If you have been to Latin American cities prior to Santiago, you may recognize the phrase “Plaza de Armas.” Literally a “square of weapons,” the concept behind this city center dates back hundreds of years, to when Spanish conquistadors were establishing and laying out the grid for cities in the Americas. A single city block would often be intentionally left empty and surrounded by important government offices, cathedrals, and the like. In the event of an attack, the city’s population could easily gather there to be armed and protected.
Santiago’s Plaza de Armas has remained the heart of the city since it was founded alongside Santiago itself in 1541. The beautiful structures surrounding it are newer, largely completed in the nineteenth century. Today, the Metropolitan Cathedral of Santiago and the Central Post Office remain among the most eye-catching facades. The Cathedral is typically open to visitors throughout the day. You can easily spend an hour or more wandering around the immensity of its interior and detail of its décor.

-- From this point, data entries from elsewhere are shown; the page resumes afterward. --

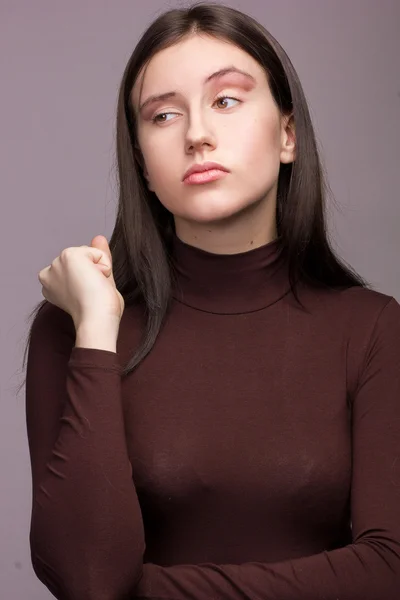 Studio emotional portrait of a beautiful young brunette woman with natural make-up — Stock Photo, Image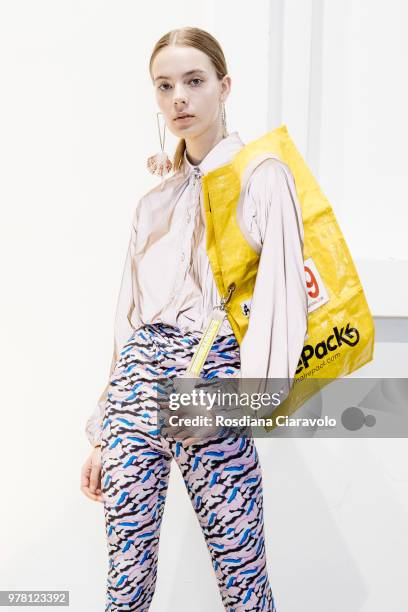 Model is seen backstage ahead of the Aalto show during Milan Men's Fashion Week Spring/Summer 2019 on June 18, 2018 in Milan, Italy.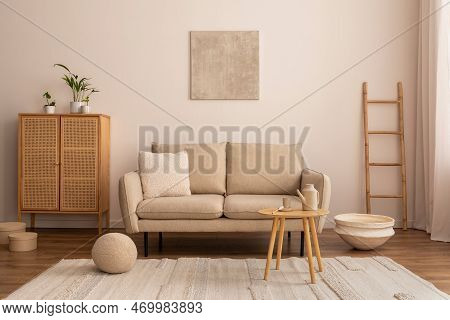 Interior Design Of Cozy Living Room Interior With Mock Up Poster Frame, Beige Sofa, Rattan Commode, 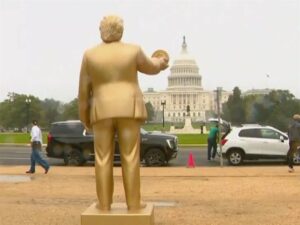 Golden Trump statue with Bitcoin was installed outside Capitol before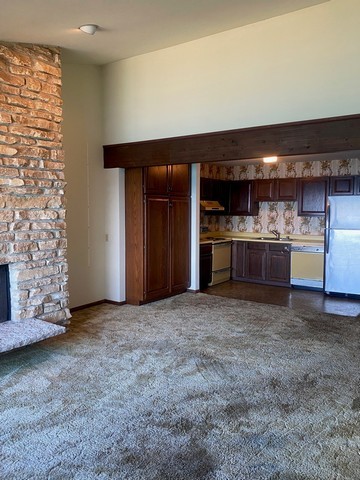 141 South Lakeshore Drive, Unit B1 Racine, WI 53403 - Photo 10 of 26 a view of a kitchen with a sink and a refrigerator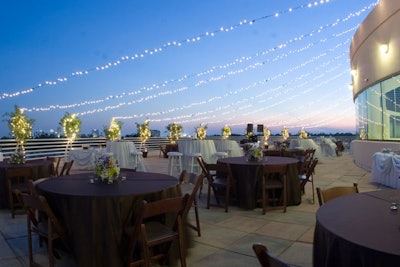 The 6,300-square-foot Suntrust Terrace at the Orlando Science Center is draped in a canopy of white lights. It's one of the largest rooftop spaces in Orlando.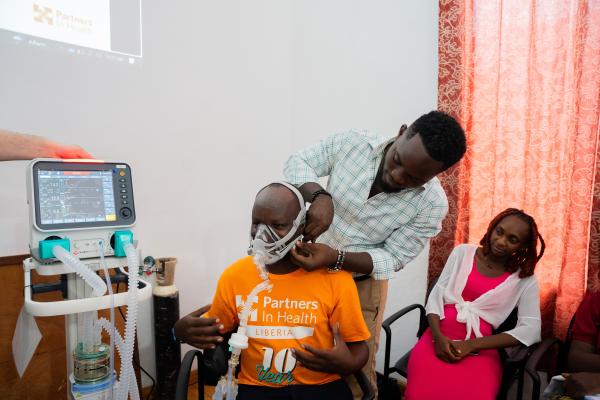 Roosevelt O. Yancy, nurse anesthetic from J.J Dossen Hospital, practices how to use the ventilator on Jean De Dieu Kaumba while Annette Tubman, CCN fellow, looks on.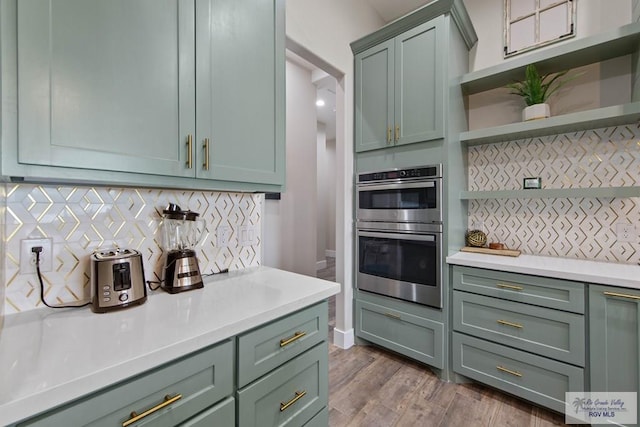 kitchen featuring stainless steel double oven, light countertops, decorative backsplash, open shelves, and green cabinetry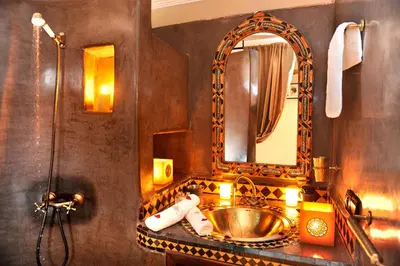 a bathroom with a sink and a mirror at Riad Belle Epoque in Marrakech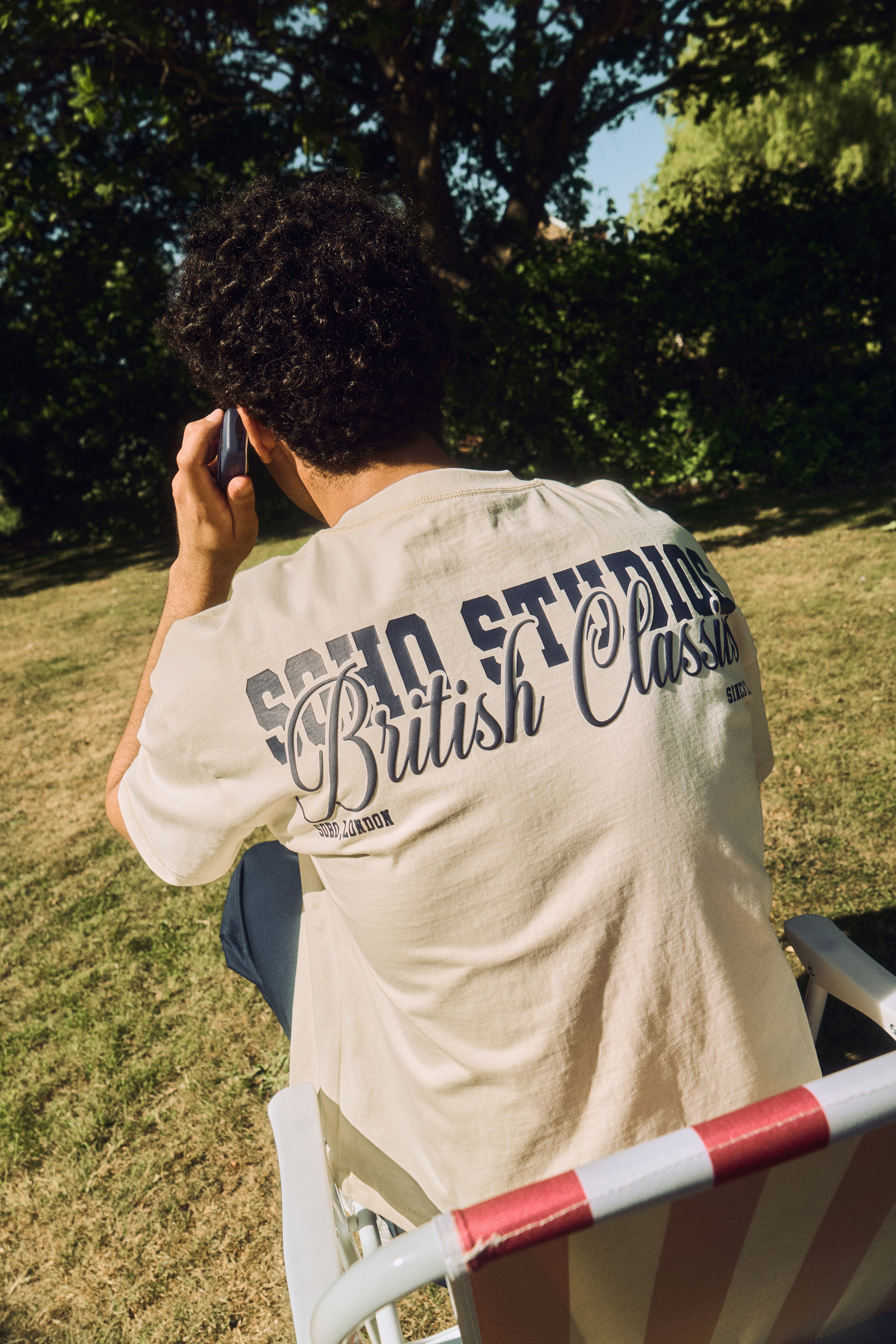 Person wearing a beige t-shirt with text, sitting outdoors on a sunny day.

Another notable sight at the Plaza de Armas is the Palacio de la Real Audiencia de Santiago, or the Royal Palace. The government seat of Santiago moved to the palace at La Moneda over a century ago, but this building today houses the National History Museum. You can visit this historical building and the hundreds of artifacts inside for $600 CLP any day until 6 PM, with the exception of Monday.
For something to do besides having a history lesson, go visit one of the indoor, single-story malls with an entrance at the Plaza de Armas. These malls contain artisanal as well as practical products, and navigating their twisting corridors is itself a cultural experience. Some excellent cafés can be found in them as well.
The “Plaza de Armas” exit of Metro Line Two will take you directly into a corner of the plaza itself. Being so centrally located, the Plaza de Armas can be stressful to reach during peak rush hours. During that time the metro is barely standing room only. Try going mid-day during the week or on a weekend. The weekends also tend to attract local painters, musicians, activists, and more- enough for a day’s entertainment, particularly when coupled with the cathedral and museum. Although the grandeur is something to behold at night, there are far fewer things to do then, as well as an increased risk of running into swindlers.
When planning your trips in and around central Santiago, just remember that Plaza de Armas tends to be at just arm’s length from the bulk of the city’s attractions, and can easily be visited en route to another activity or returned to if you would like to continue seeing what it has to offer.